Moreover, Côte d'Ivoire has persistently done its utmost to apply the provisions agreed in international fora.
In that connection, we are continuing to liberalize our trade as recommended by the WTO, and we have been diligent in turning the private sector into the driving force behind our growth.
Côte d'Ivoire has reformed its judicial system, and created an investment facilitation body for local and foreign private investments as well as an arbitral chamber.
The results of all these reforms are conclusive, and confirm, if need be, that Côte d'Ivoire is back on the road to growth. Indeed:
* The country has moved from a negative growth rate at the beginning of the 1990s to a rate of 2 per cent in 1994 and 7 per cent in 1995, and should achieve a rate exceeding 7 per cent in 1996;
* public and private investments are recovering;
* public and private savings are clearly on the rise;
* the devaluation of the CFA franc has restored the country's competitiveness and resulted in a sharp increase in exports.
The satisfactory results of the macroeconomic aggregates have enabled us to make significant headway in the social sectors, particularly in the areas of health, education and employment.
We are convinced that our integration into the international trade system will depend largely on our ability to participate actively in the WTO, to exercise our rights and to fulfil our obligations.
In short, our entire development policy must carry the stamp of globalization and liberalization. That is why we feel more than ever that the time is ripe for our partners to step up their support for our efforts to achieve sustainable development, bearing in mind the need for coherence in their decisions.
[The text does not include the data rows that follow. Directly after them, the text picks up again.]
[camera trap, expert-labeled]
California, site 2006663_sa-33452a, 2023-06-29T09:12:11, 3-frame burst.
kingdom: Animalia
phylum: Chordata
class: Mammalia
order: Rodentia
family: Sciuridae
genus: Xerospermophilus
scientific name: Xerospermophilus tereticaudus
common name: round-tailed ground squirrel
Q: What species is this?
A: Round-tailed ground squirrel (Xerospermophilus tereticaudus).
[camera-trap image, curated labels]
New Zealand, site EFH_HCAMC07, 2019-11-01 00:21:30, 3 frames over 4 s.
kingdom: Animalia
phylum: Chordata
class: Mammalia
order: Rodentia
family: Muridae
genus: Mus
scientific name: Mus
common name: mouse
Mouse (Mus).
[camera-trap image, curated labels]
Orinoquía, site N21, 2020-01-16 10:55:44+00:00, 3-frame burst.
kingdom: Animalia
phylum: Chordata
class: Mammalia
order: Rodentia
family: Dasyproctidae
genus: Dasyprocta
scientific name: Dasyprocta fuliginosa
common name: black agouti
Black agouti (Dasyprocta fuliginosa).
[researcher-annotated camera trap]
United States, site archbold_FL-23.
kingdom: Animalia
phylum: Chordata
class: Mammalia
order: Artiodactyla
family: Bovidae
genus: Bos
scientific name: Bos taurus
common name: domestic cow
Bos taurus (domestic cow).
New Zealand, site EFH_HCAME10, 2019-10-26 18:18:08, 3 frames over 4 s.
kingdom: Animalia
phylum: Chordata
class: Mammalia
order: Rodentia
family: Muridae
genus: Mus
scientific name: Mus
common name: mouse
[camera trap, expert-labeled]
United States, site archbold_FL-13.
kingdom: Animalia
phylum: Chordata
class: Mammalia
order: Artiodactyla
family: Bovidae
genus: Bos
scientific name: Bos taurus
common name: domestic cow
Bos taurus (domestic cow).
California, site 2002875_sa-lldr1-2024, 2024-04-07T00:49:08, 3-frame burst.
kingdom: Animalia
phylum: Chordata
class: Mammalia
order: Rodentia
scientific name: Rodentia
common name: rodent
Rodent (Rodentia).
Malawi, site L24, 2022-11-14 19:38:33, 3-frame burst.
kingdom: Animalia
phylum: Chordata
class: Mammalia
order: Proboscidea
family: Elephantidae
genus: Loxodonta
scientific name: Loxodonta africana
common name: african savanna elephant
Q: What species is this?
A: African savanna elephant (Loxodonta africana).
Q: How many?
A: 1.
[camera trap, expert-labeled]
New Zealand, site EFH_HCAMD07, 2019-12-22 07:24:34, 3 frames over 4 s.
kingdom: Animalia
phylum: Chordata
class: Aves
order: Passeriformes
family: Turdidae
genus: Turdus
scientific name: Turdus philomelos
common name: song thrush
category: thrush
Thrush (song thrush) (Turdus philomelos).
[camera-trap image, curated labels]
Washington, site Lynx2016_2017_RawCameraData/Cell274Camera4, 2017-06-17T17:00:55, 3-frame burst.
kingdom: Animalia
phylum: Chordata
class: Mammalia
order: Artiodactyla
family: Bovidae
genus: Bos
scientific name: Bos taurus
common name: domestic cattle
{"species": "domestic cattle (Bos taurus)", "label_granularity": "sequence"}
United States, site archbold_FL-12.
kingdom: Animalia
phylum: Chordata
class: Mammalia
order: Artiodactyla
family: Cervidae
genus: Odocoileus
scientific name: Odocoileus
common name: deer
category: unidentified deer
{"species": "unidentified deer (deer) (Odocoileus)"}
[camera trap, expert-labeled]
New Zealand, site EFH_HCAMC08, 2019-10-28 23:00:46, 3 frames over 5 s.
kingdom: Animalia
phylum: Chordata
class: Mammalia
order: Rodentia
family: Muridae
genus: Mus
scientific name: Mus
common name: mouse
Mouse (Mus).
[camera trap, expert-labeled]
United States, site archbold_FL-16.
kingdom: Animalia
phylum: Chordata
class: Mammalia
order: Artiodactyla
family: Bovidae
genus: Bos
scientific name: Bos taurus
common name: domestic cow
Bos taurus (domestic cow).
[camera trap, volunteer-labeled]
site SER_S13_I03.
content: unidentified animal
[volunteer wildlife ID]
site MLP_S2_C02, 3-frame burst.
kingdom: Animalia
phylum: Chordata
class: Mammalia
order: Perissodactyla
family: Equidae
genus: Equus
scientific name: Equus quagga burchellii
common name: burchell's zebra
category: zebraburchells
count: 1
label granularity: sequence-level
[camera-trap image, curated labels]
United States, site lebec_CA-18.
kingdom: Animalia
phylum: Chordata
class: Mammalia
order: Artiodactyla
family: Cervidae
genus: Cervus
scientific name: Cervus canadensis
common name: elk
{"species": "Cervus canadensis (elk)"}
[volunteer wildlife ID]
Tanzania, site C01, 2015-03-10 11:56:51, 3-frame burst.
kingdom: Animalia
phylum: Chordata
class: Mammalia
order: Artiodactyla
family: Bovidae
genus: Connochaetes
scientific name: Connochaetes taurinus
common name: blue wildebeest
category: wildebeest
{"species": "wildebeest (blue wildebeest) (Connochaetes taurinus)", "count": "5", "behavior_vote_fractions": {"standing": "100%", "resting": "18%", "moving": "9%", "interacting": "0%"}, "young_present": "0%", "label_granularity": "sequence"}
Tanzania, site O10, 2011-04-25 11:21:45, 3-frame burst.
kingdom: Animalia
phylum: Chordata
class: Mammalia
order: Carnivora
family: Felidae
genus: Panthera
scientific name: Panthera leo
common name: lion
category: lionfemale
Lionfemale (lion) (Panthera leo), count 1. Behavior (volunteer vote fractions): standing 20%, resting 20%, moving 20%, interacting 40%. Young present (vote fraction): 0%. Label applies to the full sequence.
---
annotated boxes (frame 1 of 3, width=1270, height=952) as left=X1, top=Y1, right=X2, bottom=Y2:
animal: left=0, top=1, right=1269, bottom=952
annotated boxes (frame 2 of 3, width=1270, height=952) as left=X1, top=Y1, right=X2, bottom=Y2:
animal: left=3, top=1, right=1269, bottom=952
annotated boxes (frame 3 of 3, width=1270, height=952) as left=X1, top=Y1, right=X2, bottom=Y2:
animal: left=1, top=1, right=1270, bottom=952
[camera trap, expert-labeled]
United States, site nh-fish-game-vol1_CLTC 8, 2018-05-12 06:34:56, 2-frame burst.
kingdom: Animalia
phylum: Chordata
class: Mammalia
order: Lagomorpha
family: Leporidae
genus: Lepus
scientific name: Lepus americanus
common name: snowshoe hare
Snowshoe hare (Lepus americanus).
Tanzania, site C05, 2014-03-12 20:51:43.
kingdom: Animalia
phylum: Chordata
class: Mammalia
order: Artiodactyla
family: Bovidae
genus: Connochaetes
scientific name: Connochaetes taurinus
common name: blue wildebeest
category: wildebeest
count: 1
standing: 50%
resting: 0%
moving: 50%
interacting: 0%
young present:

I cannot end my statement without addressing the subject of the new issues:
1. Trade and investment
There is a real need in this connection to monitor and coordinate investments at the international level. After all, trade and investment are clearly two sides of the same coin. Thus, without interfering in the work being done at UNCTAD, the WTO could act as a forum for discussion in the framework of an educational process which could lead to the negotiation of an international treaty if all parties deemed such a treaty necessary.
2. Trade and environment
Although trade and environment is not strictly speaking a new issue in trade negotiations, discussions within the Committee on Trade and Environment have given rise to the concern that measures and policies aimed at protecting the environment might simply serve as an excuse for imposing protectionist measures within a country's borders or for introducing additional conditions without considering the interests of the developing countries.
3. Labour standards
Côte d'Ivoire has always been able to adapt its labour codes to the recommendations of the International Labour Organization (ILO), which rehabilitate the private sector, guaranteeing the rights of salaried employees.
The Members of the WTO should adopt a more constructive approach to this issue. In condemning the inhuman conditions in which people are called upon to work in certain countries, it is essential to avoid cancelling the comparative advantages of the developing countries in that area and turning labour standards into market protection measures.
4. Competition policy
Côte d'Ivoire considers that in the light of the globalization and liberalization which is taking place, there is a pressing need to draw up international rules governing trade and competition policy.
5. Regional integration
Finally, my country maintains that the issue of regional integration and multilateralism provides the answer to the policy of diversifying production and markets, developing appropriate infrastructural networks and ensuring the rational allocation of resources in the context of enlarged regional markets. Thus, Côte d'Ivoire asks the WTO to support the harmonization of regional trade policy.
When this Conference is over, we would like to think that the international community has been able to identify ways and means to consolidate the achievements of the Uruguay Round and the real prospects of the multilateral trading system.